* DOCUMENT EXCERPT:
# # # # #

So I listed the numbers from 1–10 in order.
Then squared ◼️ each number and wrote the result under.
I couldn’t help noticing a pattern though 👀.
When I looked at the list of squared numbers they looked like they were incrementing regularly. So I went in order and subtracted each square by the square that came before it.
😳 And out popped the odd numbers!?!? What?
To generalize the process in an equation I wrote out :
(big #)² - (small #)² = Answer
(3)² - (2)² = 5 and (4)² - (3)²=7 and (5)² - (4)²=9 and etc…
Noticing that the (big #) is going to just be (small #)+1 we can write out the equation above as :
(small # + 1)² - (small #)²= Answer
And to make it easier on ourselves while we’re moving stuff around let’s make (small #) = n
So our equation looks like this now :
(n+1)² - (n)²=Answer 👍🏾
This might not look any simpler than where we started but sometimes things need to get a little messy before we can clean up.
To simplify this we solve for (n+1)² :
(n+1)² = (n+1)(n+1) = n² +2n+1
Plugging this back in we see that we’re starting to get somewhere!
Any number subtracted from itself is always 0.
Our original equation simplifies to from n² + 2n + 1 - n² = Answer
🎉 2n+1=Answer 🎉
Now we can say that :
(n+1)² - (n)² = 2n+1
So if you have to find 81² - 80² you don’t even have to solve for the squares! You can double 80 and add 1! or even bigger! 223² - 222²
😎 Some math you can do in your head! 🤓 Now go impress your friends!
If you’re still following we’re about to go deeper.
Cut can we generalize even further? 🧐 Say if we wanted to take the difference of squares where one number was actually 3 away from another, or 5 away or 7?

# # # # #

* SUPPLIED RECORDS:
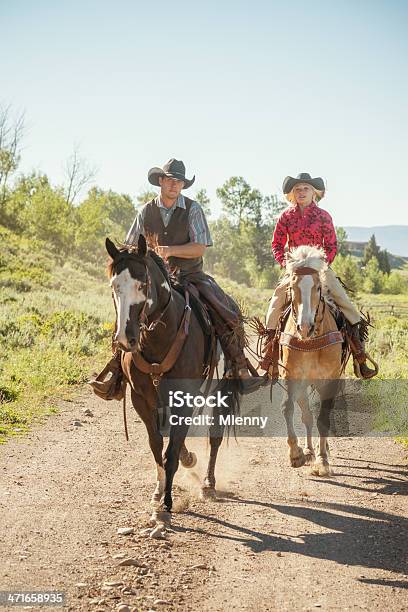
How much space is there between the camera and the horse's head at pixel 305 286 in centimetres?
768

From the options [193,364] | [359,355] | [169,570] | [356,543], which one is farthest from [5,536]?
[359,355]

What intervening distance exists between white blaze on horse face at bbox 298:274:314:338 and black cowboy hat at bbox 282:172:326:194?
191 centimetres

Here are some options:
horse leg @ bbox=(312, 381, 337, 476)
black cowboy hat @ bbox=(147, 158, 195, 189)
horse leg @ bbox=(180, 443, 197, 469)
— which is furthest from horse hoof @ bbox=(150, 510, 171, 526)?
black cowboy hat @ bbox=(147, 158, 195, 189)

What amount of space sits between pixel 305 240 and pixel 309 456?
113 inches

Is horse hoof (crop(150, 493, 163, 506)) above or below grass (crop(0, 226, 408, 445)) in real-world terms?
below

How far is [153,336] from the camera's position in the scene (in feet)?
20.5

# # # # #

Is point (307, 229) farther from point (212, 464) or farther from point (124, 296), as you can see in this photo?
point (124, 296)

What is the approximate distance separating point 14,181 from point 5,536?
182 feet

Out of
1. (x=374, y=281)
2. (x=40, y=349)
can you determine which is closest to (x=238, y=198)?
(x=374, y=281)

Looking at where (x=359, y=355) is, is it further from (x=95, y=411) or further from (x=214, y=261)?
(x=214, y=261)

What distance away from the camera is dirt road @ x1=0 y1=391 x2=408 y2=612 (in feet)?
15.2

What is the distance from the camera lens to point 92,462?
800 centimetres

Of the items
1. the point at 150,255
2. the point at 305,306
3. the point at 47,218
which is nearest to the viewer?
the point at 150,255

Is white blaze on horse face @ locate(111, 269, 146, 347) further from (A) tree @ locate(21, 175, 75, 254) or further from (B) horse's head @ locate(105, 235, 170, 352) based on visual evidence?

# # # # #

* GIVEN REQUEST 1: Give the stretch of the records from the line containing "What is the distance" through the line containing "Is white blaze" as a JSON list of strings, one string per line, leaving out blank lines.
* GIVEN REQUEST 2: Continue the explanation of differences between consecutive squares from where it stops.

* TASK RESPONSE 1:
[
  "What is the distance from the camera lens to point 92,462?",
  "800 centimetres",
  "Of the items",
  "1. the point at 150,255",
  "2. the point at 305,306",
  "3. the point at 47,218",
  "which is nearest to the viewer?",
  "the point at 150,255",
  "Is white blaze on horse face @ locate(111, 269, 146, 347) further from (A) tree @ locate(21, 175, 75, 254) or further from (B) horse's head @ locate(105, 235, 170, 352) based on visual evidence?"
]

* TASK RESPONSE 2:
We’ll have to bring back our equation from earlier to build on our understanding. (big #)² - (small #)²= Answer
So now our (big #) is going to be (small # + some #) and we’re going to write our formula like this :
(small # + some #)² - (small #)² = Answer
We’ve already decided that we can write (small #) = (n). Let’s do the same thing with (some #) and make that equal to (m). So (some #) = (m) and :
(n + m)² - (n)² = Answer
And solving for (n+m)² :
(n+m)² = n²+2nm + m²
Plugging this back into our formula and simplifying :
n² + 2nm + m² - n² = 2nm+m² = m(2n+m)
While a little more complicated, with a little practice, you’ll surprise yourself by how quickly you will be able to compute these values in your head. 🌞
🤖 m(2n+m) or really | m(2n+m) |
You may be thinking to yourself “Who Cares?!?!” I’ll still get the computer in my pocket 📱to calculate this for me! Lol, most of the time I will too 😂.
What I think we’ve found here is not just an answer to a² - b²=c² ,
oops 🥸 (big#)² - (small#)² = Answer , but a way to visualize all the answers at once. ⚛️
If you’ve made it this far THANKS! I’m new to this so I’d love the feedback!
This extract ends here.